Strict search
mazzespazze opened this issue · comments
Perhaps there is, but I could not find a way to perform a strict search.
search = "\"java JVM compiler\"" res, meta = Works().search(search).get(return_meta=True)
It returns results that contain the word java
, some that contain jvm
and some with compiler
.
How do you "force" an AND operator on all the words?
Hi, see https://github.com/J535D165/pyalex#logical-expressions.

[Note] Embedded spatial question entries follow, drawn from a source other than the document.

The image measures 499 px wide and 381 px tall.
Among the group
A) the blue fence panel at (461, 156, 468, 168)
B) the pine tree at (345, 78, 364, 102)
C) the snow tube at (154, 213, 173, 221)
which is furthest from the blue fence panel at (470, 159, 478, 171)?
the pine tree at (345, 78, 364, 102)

In [1]: from pyalex import Works
In [2]: Works().search(["java", "JVM", "compiler"]).count()
Out[2]: 6904
In [3]: Works().search(["java JVM compiler"]).count()
Out[3]: 6904
I think, by default, the AND logical is used. However, maybe the words are found in other fields (search searchers multiple fields afaik)? search_filter
is more specific.
Sorry for the delay, lost the notification.

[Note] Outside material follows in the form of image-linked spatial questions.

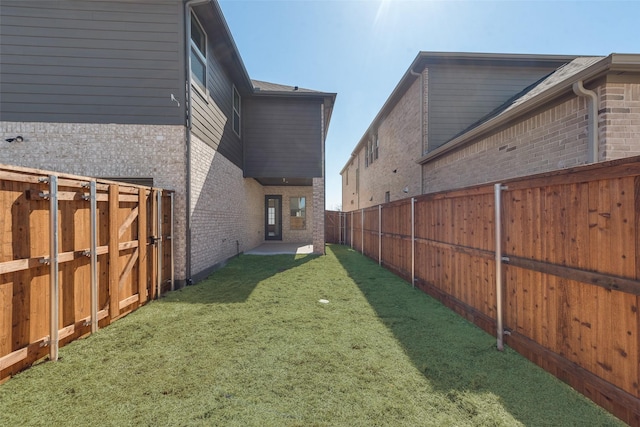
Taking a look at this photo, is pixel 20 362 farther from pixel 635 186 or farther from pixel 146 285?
pixel 635 186

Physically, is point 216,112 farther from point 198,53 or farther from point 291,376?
point 291,376

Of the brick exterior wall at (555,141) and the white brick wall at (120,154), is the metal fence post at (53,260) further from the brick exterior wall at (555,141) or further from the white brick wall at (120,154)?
the brick exterior wall at (555,141)

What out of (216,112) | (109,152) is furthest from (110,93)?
(216,112)

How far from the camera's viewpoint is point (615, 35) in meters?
7.59

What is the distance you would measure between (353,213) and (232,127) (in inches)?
254

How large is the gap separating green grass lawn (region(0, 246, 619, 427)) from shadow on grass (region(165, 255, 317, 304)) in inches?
25.7

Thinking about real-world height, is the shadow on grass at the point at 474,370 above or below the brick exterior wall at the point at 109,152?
below

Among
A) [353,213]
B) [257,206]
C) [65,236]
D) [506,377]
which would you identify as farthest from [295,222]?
[506,377]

What I meant was mostly the sentence. Like "Java JVM" ends in searching Java
and JVM
separately over the literature. Perhaps one reference mentions Java
in the title and JVM
in the abstract. But what I am searching is the phrase Java JVM
strict.
Basically performing a search like:
https://scholar.google.com/scholar?hl=sv&as_sdt=0%2C5&q=%22java+JVM%22&btnG=
@J535D165 any update on this?
I can't find the answer in the OpenAlex docs, but I gave it a try myself:
In [1]: from pyalex import Works
In [2]: Works().search(["java JVM"]).count()
Out[2]: 13958
In [3]: Works().search(["java", "JVM"]).count()
Out[3]: 13958
In [4]: Works().search("java+JVM").count()
Out[4]: 13958
In [5]: Works().search("java AND JVM").count()
Out[5]: 13958
In [6]: Works().search("\"java JVM\"").count()
Out[6]: 393
In [9]: Works().search_filter(display_name="java JVM").count()
Out[9]: 63
In [10]: Works().search_filter(abstract="java JVM").count()
Out[10]: 1769
In [11]: Works().search_filter(display_name="\"java JVM\"").count()
Out[11]: 7
In [12]: Works().search_filter(abstract="\"java JVM\"").count()
Out[12]: 22
In [13]: Works().search_filter(fulltext="\"java JVM\"").count()
Out[13]: 374
We can add this abstraction to pyalex:
Works().search_filter(abstract="java JVM", strict=True).count()
and
Works().search("java JVM", strict=True).count()
Let me know what you think!
Thank you @J535D165 ! The strict boolean would simplify much of it, but the examples you gave are great!
You can close this issue for the moment.